Instruction: Pull out the lines from the one containing "From the visual" through the final line of the listing below and repeat them exactly. Leave the pictures behind.

Provided records:
- - -

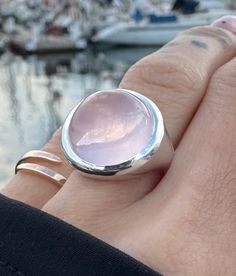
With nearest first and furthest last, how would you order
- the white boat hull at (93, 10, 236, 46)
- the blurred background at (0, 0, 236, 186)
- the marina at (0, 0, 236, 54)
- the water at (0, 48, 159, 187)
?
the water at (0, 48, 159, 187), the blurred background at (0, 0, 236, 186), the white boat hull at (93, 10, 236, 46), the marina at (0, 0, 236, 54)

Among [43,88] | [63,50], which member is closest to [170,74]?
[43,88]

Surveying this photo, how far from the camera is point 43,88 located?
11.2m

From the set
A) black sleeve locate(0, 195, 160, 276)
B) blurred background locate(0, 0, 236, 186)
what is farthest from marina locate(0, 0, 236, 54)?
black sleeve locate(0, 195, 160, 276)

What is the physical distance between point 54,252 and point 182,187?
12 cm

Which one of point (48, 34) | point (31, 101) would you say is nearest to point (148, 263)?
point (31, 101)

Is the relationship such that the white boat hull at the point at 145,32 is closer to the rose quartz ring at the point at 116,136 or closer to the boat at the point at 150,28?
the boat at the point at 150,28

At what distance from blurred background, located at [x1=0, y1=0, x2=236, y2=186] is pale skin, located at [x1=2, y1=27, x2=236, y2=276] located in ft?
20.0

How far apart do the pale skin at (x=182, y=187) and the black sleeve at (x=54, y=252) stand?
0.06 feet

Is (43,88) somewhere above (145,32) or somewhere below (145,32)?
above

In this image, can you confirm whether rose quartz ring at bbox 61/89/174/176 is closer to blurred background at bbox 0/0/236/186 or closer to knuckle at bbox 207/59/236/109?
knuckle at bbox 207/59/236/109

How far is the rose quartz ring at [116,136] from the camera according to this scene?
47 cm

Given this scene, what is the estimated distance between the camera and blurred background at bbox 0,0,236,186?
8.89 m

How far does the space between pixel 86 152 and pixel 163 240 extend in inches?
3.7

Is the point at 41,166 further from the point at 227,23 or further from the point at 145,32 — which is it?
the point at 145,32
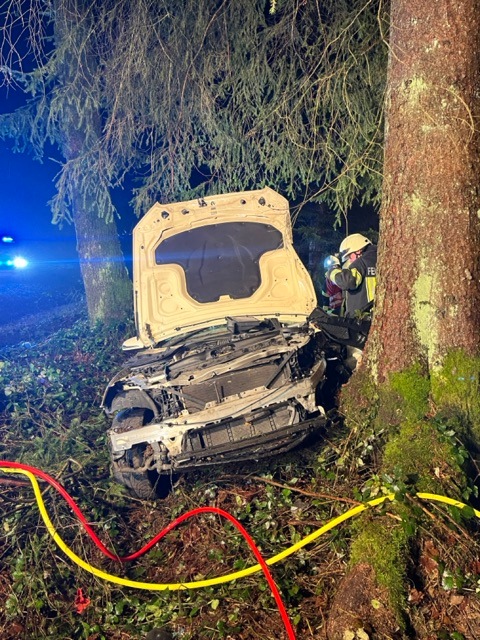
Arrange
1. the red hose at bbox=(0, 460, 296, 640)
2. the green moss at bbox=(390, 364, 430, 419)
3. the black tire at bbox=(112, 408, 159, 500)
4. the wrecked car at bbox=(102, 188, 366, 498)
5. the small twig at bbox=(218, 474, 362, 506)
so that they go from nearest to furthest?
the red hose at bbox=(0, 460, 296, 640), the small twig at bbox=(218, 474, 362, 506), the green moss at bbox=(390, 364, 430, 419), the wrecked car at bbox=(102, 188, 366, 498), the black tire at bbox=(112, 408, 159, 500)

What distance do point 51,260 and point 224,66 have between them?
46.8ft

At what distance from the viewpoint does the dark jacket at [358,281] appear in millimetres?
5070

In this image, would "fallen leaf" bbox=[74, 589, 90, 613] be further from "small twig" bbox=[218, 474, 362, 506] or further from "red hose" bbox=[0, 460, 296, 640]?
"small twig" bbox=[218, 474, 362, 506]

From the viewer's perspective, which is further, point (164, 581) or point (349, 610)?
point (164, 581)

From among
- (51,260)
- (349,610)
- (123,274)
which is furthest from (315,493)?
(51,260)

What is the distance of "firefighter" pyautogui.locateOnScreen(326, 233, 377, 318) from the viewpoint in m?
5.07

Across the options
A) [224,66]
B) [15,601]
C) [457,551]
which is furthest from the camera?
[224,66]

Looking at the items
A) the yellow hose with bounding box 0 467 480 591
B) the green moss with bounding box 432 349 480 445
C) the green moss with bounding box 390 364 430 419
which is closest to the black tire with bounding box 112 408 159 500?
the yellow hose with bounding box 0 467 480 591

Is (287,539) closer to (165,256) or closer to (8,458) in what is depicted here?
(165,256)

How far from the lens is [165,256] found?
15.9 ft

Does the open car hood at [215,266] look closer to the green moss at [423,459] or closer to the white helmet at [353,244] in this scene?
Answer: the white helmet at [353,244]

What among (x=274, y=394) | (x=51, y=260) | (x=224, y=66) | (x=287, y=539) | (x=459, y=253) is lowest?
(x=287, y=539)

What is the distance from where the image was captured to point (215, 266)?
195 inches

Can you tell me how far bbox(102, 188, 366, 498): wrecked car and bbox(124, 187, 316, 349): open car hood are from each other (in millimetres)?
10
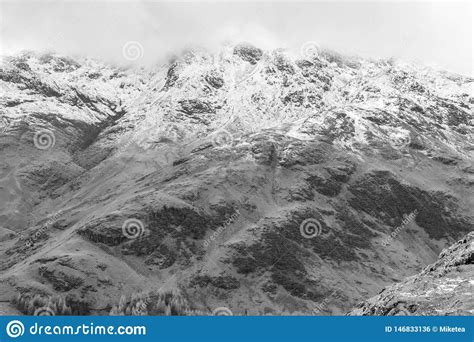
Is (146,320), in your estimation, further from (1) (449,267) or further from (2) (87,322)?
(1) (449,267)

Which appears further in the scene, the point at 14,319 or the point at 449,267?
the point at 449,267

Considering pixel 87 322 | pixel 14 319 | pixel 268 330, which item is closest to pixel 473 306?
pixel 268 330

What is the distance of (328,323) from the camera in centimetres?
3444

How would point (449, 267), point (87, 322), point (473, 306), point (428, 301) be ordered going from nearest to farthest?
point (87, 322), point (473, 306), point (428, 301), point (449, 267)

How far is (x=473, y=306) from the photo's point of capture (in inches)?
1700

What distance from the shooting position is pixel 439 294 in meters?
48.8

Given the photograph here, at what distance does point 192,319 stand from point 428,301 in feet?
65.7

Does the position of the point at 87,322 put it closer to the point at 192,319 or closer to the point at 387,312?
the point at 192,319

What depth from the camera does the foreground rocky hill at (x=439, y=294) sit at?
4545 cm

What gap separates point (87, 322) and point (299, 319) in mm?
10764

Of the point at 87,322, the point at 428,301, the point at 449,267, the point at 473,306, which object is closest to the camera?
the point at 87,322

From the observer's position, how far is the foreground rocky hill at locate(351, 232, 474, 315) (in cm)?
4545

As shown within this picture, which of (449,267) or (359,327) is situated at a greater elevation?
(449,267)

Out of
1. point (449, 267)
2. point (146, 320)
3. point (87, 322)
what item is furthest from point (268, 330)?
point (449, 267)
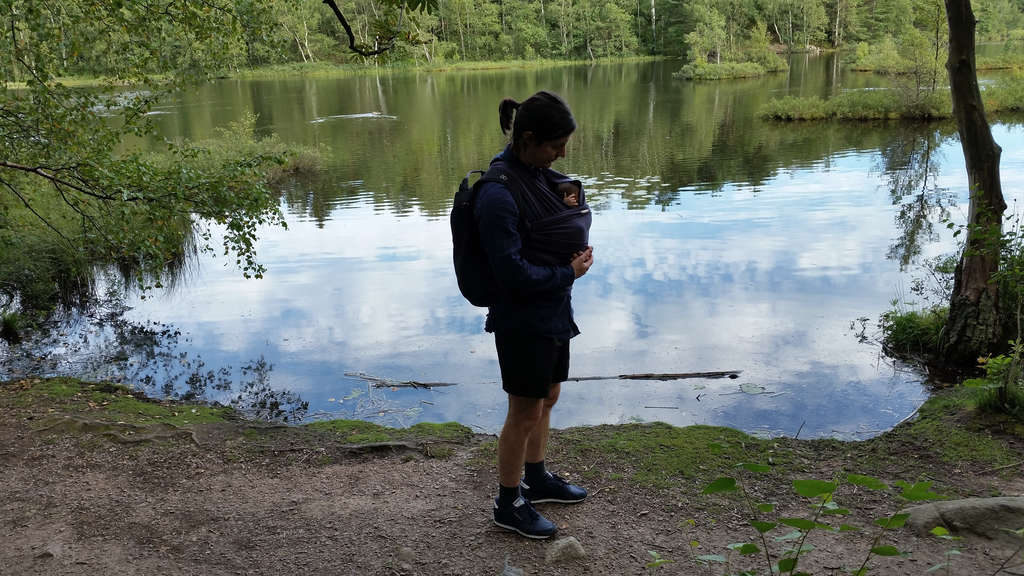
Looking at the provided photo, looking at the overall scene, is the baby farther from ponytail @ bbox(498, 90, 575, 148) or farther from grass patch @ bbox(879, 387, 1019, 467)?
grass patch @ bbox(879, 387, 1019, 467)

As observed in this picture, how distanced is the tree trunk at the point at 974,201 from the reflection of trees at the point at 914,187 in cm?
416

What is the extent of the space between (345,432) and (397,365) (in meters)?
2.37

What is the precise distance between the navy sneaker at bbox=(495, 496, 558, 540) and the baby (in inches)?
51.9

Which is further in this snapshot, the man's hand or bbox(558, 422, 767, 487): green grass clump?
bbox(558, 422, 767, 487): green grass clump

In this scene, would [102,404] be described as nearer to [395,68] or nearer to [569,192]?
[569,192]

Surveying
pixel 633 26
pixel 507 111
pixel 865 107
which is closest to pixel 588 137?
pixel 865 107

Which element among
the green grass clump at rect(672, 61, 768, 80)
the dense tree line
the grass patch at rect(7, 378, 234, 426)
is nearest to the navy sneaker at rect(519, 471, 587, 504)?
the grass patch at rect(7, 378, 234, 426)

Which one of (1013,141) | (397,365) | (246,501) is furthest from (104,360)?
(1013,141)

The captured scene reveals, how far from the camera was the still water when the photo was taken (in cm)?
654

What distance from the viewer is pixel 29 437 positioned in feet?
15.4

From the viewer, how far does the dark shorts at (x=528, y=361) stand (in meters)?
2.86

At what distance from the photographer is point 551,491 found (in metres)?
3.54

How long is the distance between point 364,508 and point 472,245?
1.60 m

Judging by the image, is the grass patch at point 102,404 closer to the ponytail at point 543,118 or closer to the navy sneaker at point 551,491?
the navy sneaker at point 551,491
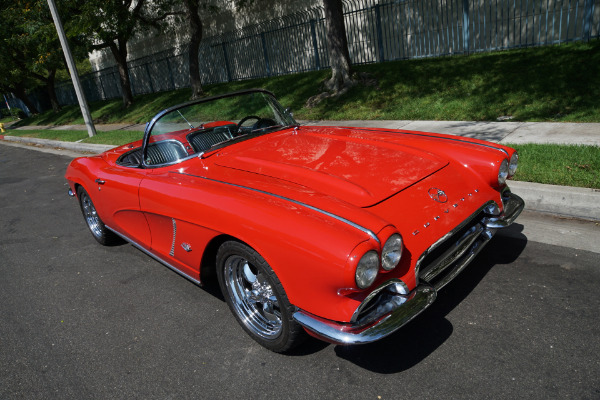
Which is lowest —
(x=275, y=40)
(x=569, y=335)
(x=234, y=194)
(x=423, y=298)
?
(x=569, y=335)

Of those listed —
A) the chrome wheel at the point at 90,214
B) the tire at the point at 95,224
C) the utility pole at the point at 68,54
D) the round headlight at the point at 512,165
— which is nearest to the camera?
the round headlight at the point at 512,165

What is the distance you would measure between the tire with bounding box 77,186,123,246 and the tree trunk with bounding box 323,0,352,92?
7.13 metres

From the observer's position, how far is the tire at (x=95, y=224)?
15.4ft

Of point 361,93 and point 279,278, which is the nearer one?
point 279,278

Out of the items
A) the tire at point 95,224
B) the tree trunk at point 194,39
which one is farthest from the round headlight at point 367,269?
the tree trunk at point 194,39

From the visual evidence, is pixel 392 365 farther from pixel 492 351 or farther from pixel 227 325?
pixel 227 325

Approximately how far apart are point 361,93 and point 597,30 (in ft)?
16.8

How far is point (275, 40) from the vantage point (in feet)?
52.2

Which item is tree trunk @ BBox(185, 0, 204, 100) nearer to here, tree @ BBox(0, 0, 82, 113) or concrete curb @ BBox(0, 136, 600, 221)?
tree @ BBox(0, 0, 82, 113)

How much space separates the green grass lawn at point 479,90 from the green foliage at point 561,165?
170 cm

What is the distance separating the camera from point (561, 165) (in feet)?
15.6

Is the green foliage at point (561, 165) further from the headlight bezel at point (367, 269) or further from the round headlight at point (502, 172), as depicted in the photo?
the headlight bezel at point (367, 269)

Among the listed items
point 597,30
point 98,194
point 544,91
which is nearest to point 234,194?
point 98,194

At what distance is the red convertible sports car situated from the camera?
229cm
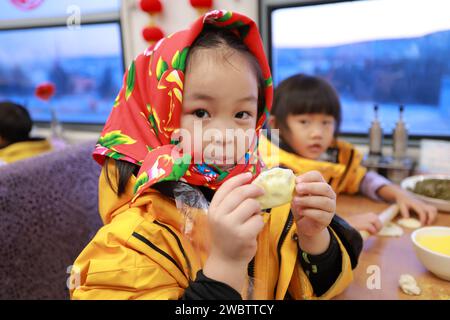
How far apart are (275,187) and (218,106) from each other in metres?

- - -

Answer to this exercise:
From the visual evidence, is pixel 392 365 farther from pixel 492 351 or farther from pixel 227 325?
pixel 227 325

Approximately how far apart are point 361,93 and point 597,30 (in ft)?
16.8

How far is point (275, 40) from the vantage point (in feet)?
52.2

Which item is tree trunk @ BBox(185, 0, 204, 100) nearer to here, tree @ BBox(0, 0, 82, 113) or concrete curb @ BBox(0, 136, 600, 221)?
tree @ BBox(0, 0, 82, 113)

How much space separates the green grass lawn at point 479,90 from the green foliage at point 561,165?
170 cm

What is the distance separating the camera from point (561, 165) (in feet)?
15.6

Is the green foliage at point (561, 165) further from the headlight bezel at point (367, 269) or further from the round headlight at point (502, 172), as depicted in the photo?
the headlight bezel at point (367, 269)

Among the listed items
point 597,30
point 98,194
point 544,91
which is nearest to point 234,194?
point 98,194

At what distance is the red convertible sports car situated from the camera?
229cm
How far apart are (275,187) and (218,106) from each other in metres?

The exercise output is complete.